Donovan took a deep breath. “Back to the rally point,” he said.

They turned back down the tunnel, Donovan reaching up to snap on his flashlight. A thin red beam shot into the murk ahead of them. Snow followed, breathing hard. Ahead lay Three Points, and their gear, and the way out. He found he was thinking from moment to moment now, concentrating only on getting out, getting to the surface, because anything else would mean thinking of the horrors that had scuttled out toward them, and to think of those would mean…

He suddenly ploughed into Donovan’s back. Staggering for a moment, he glanced around, trying to determine what had caused the SEAL to stop so suddenly.

Then he saw, in the beam of Donovan’s light, a group of the creatures ahead of them: ten, perhaps a dozen, standing motionless in the thick atmosphere of the outflow tunnel. Several of them were holding things, things that dangled by what looked to Snow like dense threads. He peered more closely, in mingled fascination and horror. Then he looked away quickly.

“Mother of God,” he breathed. “What do we do now?”

“We blow our way out,” Donovan said quietly, raising his weapon.

= 59 =

MARGO TOOK A deep drag from the oxygen mask, then passed it to Smithback. The oxygen cleared her head immediately, and she glanced around. At the head of the group, Pendergast was placing bricks of plastic explosive around the base of an open hatchway. Each time he pulled another charge from his pack and dropped it in place, clouds of dust and fungus spore billowed up from the ground, obscuring his face momentarily. Behind her stood D’Agosta, weapon at the ready. Mephisto stood to one side, silent and motionless, his eyes red embers in the dark.

Pendergast shoved the detonators into the C-4, then set the time carefully, checking it against his own Patek Philippe. Then he retrieved his pack and rose silently, signaling it was time to move on to the next position. From the circles of his night-vision goggles to the base of his chin, Pendergast was a mask of light gray dust. His normally immaculate black suit was torn and muddied. Under other circumstances, he would have looked ridiculous. But Margo was in no mood to laugh.

The air was so bad she realized she had placed a hand protectively over her nose and mouth. She gave up and took another pull from the mask.

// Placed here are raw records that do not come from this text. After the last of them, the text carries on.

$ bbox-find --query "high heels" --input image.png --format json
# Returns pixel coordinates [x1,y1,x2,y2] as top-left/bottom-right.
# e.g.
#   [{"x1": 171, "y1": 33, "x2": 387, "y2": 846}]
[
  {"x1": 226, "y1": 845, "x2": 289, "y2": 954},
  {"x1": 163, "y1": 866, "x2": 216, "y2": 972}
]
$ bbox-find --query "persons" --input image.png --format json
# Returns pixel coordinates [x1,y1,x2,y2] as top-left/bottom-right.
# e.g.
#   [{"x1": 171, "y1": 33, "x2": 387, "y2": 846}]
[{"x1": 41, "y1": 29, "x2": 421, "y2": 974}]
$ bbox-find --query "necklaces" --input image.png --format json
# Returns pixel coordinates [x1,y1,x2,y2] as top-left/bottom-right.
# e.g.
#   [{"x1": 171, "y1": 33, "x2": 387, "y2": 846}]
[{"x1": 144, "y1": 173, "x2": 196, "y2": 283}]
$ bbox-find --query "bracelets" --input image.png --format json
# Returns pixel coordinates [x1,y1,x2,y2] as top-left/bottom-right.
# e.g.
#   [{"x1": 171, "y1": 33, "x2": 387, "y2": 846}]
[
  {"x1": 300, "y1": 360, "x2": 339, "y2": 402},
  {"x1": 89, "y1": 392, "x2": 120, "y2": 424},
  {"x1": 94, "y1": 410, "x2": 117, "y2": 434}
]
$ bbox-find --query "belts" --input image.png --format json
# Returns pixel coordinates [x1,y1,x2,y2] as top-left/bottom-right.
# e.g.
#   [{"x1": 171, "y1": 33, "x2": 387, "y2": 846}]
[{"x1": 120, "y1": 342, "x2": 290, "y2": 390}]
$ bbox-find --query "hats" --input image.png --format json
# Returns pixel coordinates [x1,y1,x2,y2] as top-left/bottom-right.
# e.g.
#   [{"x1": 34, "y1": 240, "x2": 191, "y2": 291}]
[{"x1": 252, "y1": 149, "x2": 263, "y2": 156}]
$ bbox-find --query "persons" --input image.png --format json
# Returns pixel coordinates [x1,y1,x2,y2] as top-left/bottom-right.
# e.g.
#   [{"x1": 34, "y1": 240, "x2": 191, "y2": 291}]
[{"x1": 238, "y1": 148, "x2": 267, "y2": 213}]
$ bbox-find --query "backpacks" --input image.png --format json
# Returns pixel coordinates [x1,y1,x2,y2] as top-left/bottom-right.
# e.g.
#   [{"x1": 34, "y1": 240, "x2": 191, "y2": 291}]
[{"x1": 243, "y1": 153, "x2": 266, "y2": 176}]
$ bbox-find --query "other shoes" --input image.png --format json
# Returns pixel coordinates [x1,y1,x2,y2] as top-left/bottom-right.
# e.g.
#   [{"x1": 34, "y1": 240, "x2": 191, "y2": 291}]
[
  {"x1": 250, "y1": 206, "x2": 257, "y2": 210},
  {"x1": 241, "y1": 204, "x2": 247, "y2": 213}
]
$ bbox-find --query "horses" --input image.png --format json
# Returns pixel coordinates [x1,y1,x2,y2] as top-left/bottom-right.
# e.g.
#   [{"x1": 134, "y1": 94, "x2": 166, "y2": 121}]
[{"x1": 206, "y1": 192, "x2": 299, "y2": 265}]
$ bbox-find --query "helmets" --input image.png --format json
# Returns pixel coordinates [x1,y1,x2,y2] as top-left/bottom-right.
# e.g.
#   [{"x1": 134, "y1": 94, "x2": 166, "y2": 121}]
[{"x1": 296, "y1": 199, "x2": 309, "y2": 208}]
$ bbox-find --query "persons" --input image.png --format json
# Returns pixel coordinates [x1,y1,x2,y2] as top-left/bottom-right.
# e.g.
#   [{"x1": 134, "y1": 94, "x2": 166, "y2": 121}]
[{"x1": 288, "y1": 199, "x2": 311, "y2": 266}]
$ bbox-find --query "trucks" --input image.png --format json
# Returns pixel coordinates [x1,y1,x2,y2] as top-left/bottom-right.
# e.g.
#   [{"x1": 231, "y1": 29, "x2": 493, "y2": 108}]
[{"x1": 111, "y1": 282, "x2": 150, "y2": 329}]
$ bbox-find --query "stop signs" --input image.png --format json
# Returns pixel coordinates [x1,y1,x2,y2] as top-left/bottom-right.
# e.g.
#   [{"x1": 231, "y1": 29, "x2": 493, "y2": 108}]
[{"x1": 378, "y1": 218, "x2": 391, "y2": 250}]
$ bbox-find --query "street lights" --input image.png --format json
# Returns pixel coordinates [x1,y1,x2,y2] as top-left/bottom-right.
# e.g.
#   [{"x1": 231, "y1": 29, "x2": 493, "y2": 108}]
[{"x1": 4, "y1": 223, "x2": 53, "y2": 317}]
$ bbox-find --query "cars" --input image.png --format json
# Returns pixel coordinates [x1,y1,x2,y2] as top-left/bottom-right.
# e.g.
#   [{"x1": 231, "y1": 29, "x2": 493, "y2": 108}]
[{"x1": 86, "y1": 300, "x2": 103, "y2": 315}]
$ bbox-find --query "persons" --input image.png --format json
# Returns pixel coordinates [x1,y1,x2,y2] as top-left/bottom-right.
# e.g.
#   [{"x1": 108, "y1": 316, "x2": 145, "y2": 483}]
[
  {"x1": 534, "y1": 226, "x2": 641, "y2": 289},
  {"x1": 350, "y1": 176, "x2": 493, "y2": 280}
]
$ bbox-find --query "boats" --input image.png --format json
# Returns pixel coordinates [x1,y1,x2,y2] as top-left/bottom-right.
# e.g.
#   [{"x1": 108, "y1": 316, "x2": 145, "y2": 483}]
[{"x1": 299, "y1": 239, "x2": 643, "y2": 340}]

“Don’t Bogart that oxygen,” Smithback whispered. He smiled weakly, but his eyes remained grim and distant.

They moved down the narrow corridor, Margo now helping Smithback through the darkness. Huge iron rivets, spaced about ten feet apart, hung from the ceiling. After a couple of minutes, they stopped again while Pendergast consulted his plans, then took the charges from Margo’s pack and placed them in a niche near the roof.

“Very good,” he said. “One more series and we can head for the surface. We’ll need to move quickly.”

He started down the passage, then stopped abruptly.

“What is it?” Margo whispered, but Pendergast held up his hand for silence.

“Do you hear that?” he asked at last in a low tone.

Margo listened, but could hear nothing. The close, fetid atmosphere was like cotton wool, muffling all sound. But now she heard something: a dull thump, then another, like rolling thunder far beneath their feet.

“What is that?” she asked.

“I’m not sure,” Pendergast murmured.

“It’s not the SEALs, setting off their explosions?”

Pendergast shook his head. “Doesn’t sound powerful enough to be plastique. Besides, it’s too early.” He listened a moment, frowning, then motioned them forward again. Margo followed close behind, leading Smithback as the passage rose, then fell, tracing a crazy course through the bedrock. She found herself wondering who could have constructed this passage, perhaps three dozen stories beneath the streets of Manhattan. She saw herself as in a vision, walking along Park Avenue, but the road appeared as just a thin skin of asphalt, covering a vast network of shafts, tunnels, galleries, and corridors, plunging deep into the earth, crawling like a wasp’s nest with the activity of…

She gave her head a vicious shake and took another hit of the oxygen. As her thoughts cleared again, she realized that the muffled sound was still coming from somewhere beneath her feet. Now, however, it was different: it had a cadence, like the sound of a throbbing engine, rising and falling and rising again.